>>>

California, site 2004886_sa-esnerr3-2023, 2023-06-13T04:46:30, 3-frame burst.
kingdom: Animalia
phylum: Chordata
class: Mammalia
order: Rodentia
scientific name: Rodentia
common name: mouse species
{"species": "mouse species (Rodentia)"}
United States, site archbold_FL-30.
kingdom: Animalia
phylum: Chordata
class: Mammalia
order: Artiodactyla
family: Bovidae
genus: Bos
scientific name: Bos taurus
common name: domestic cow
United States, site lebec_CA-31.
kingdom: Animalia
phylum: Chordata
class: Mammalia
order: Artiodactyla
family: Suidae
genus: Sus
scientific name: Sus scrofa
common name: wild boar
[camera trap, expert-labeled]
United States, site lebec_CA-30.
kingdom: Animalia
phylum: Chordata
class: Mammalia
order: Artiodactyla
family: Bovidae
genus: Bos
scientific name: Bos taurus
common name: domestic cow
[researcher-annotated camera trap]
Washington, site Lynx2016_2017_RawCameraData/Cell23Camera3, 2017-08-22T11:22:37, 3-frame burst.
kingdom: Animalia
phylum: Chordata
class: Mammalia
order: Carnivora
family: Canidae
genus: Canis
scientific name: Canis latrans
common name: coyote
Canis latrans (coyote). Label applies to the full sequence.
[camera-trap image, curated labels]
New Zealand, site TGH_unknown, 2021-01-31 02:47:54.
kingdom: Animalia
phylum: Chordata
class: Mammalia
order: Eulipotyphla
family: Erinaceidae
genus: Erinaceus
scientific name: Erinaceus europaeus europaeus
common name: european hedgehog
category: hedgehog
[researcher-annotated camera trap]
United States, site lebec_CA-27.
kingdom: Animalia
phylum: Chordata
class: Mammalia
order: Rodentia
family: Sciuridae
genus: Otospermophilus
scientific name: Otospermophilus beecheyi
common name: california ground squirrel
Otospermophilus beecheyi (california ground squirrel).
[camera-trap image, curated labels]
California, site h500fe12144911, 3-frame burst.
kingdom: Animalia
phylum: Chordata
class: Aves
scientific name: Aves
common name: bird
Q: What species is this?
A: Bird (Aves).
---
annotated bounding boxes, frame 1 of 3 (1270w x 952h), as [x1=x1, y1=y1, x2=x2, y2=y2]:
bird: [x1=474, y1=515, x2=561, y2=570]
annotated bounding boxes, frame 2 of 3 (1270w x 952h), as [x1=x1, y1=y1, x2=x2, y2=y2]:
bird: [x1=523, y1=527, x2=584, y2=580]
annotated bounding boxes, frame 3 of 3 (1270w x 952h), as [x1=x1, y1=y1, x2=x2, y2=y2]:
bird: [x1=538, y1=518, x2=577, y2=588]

<<<

Reproduce the entire listing so that it matches the original in every line.

» **ANSWER TO THIS PROBLEM**
California, site 2004886_sa-esnerr3-2023, 2023-06-13T04:46:30, 3-frame burst.
kingdom: Animalia
phylum: Chordata
class: Mammalia
order: Rodentia
scientific name: Rodentia
common name: mouse species
{"species": "mouse species (Rodentia)"}
United States, site archbold_FL-30.
kingdom: Animalia
phylum: Chordata
class: Mammalia
order: Artiodactyla
family: Bovidae
genus: Bos
scientific name: Bos taurus
common name: domestic cow
United States, site lebec_CA-31.
kingdom: Animalia
phylum: Chordata
class: Mammalia
order: Artiodactyla
family: Suidae
genus: Sus
scientific name: Sus scrofa
common name: wild boar
[camera trap, expert-labeled]
United States, site lebec_CA-30.
kingdom: Animalia
phylum: Chordata
class: Mammalia
order: Artiodactyla
family: Bovidae
genus: Bos
scientific name: Bos taurus
common name: domestic cow
[researcher-annotated camera trap]
Washington, site Lynx2016_2017_RawCameraData/Cell23Camera3, 2017-08-22T11:22:37, 3-frame burst.
kingdom: Animalia
phylum: Chordata
class: Mammalia
order: Carnivora
family: Canidae
genus: Canis
scientific name: Canis latrans
common name: coyote
Canis latrans (coyote). Label applies to the full sequence.
[camera-trap image, curated labels]
New Zealand, site TGH_unknown, 2021-01-31 02:47:54.
kingdom: Animalia
phylum: Chordata
class: Mammalia
order: Eulipotyphla
family: Erinaceidae
genus: Erinaceus
scientific name: Erinaceus europaeus europaeus
common name: european hedgehog
category: hedgehog
[researcher-annotated camera trap]
United States, site lebec_CA-27.
kingdom: Animalia
phylum: Chordata
class: Mammalia
order: Rodentia
family: Sciuridae
genus: Otospermophilus
scientific name: Otospermophilus beecheyi
common name: california ground squirrel
Otospermophilus beecheyi (california ground squirrel).
[camera-trap image, curated labels]
California, site h500fe12144911, 3-frame burst.
kingdom: Animalia
phylum: Chordata
class: Aves
scientific name: Aves
common name: bird
Q: What species is this?
A: Bird (Aves).
---
annotated bounding boxes, frame 1 of 3 (1270w x 952h), as [x1=x1, y1=y1, x2=x2, y2=y2]:
bird: [x1=474, y1=515, x2=561, y2=570]
annotated bounding boxes, frame 2 of 3 (1270w x 952h), as [x1=x1, y1=y1, x2=x2, y2=y2]:
bird: [x1=523, y1=527, x2=584, y2=580]
annotated bounding boxes, frame 3 of 3 (1270w x 952h), as [x1=x1, y1=y1, x2=x2, y2=y2]:
bird: [x1=538, y1=518, x2=577, y2=588]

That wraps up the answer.